The limitations imposed on the power of the federal courts by § 265 of the Judicial Code, as we have applied them this day in the Toucey and Phoenix cases, supra, govern the disposition of this case. The restrictions of § 265 upon the use of the injunction to stay a litigation in a state court confine the district courts even though such an injunction is sought in support of an earlier suit in the federal courts. Congress has endowed the federal courts with such protective jurisdiction neither generally nor in the specific instance of claims arising under the Federal Employers' Liability Act.

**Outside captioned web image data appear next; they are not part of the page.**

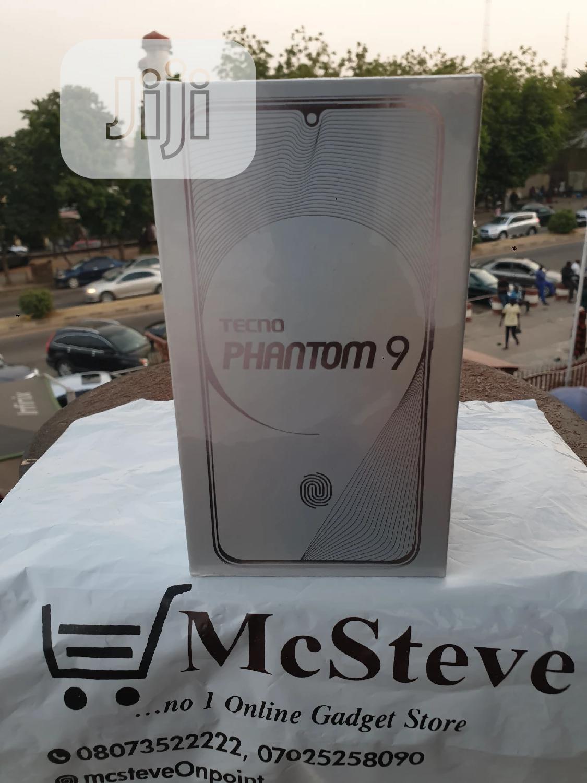 New Tecno Phantom 9 128 GB Blue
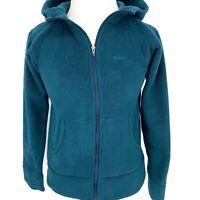 Patagonia women's Synchilla fleece zip hoodie, size M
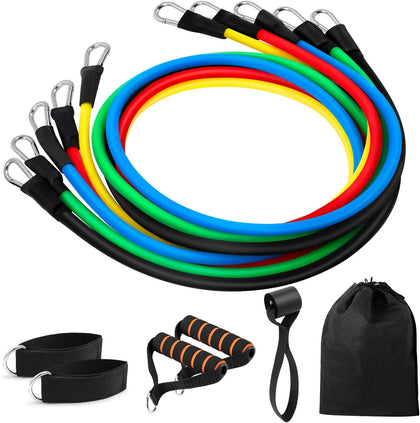 Rezistband Strength Pull Rope Bands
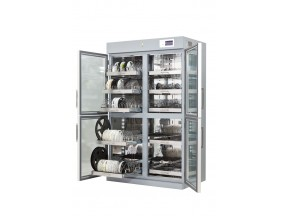 XTC-520-S8 Dry Cabinets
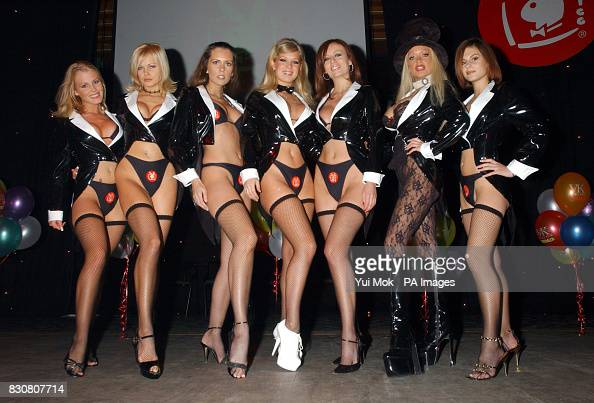 playboy football pay perview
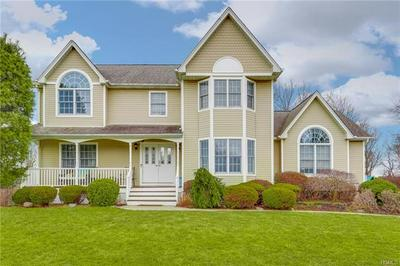 22 ARCADIAN DR, SPRING VALLEY, NY 10977 - Photo 1
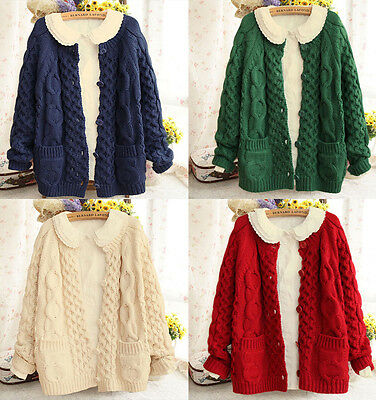 Kawaii Lolita Winter Cardigan Cute Knit Japanese Sweater Coat Christmas 4colors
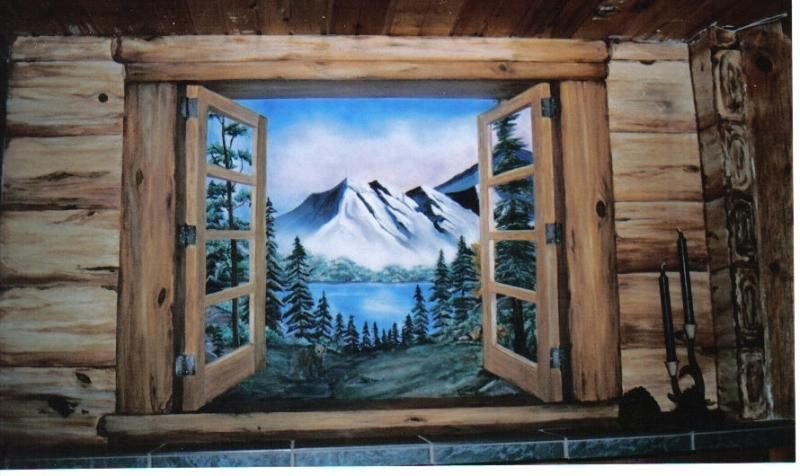 Images of log cabins with log window frames gave the for Log cabin painting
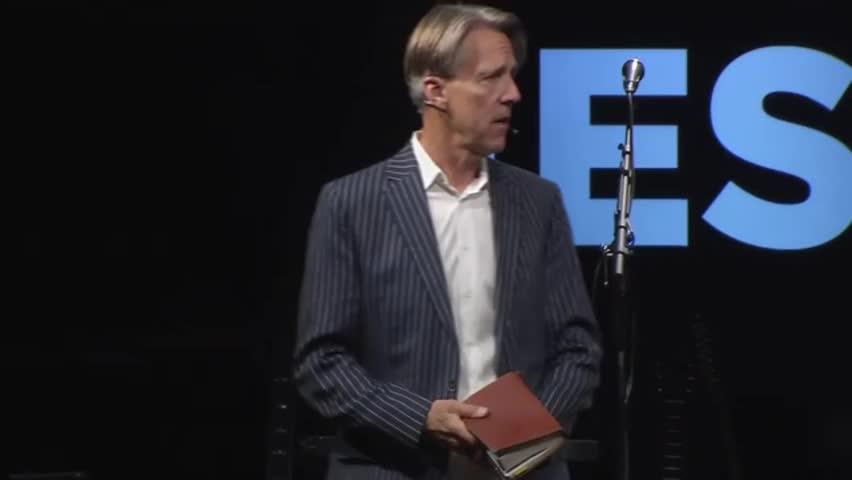 Jesus Loves Traitors - Matthew 26 - Part A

Ever since the Act of March 2, 1793, 1 Stat. 334, § 5, Congress has done precisely the opposite. Because of its views of appropriate policy in the interplay of state and federal judiciaries, Congress has forbidden the exclusive absorption of such litigation by the federal courts. If a state court proceeds as the Chancery Court of Tennessee acted, the ultimate vindication of any federal right lies with this Court.
The District Court was here without power to enjoin petitioner from further prosecuting its suit in the Tennessee state court.
Reversed.
The reasons which led to dissent in Toucey v. New York Life Insurance Co., and Phoenix Finance Corp. v. Iowa-Wisconsin Bridge Co., ante, p. 118, do not exist in this case. There is no federal decree and therefore no need of an injunction to protect the decree or prevent relitigation.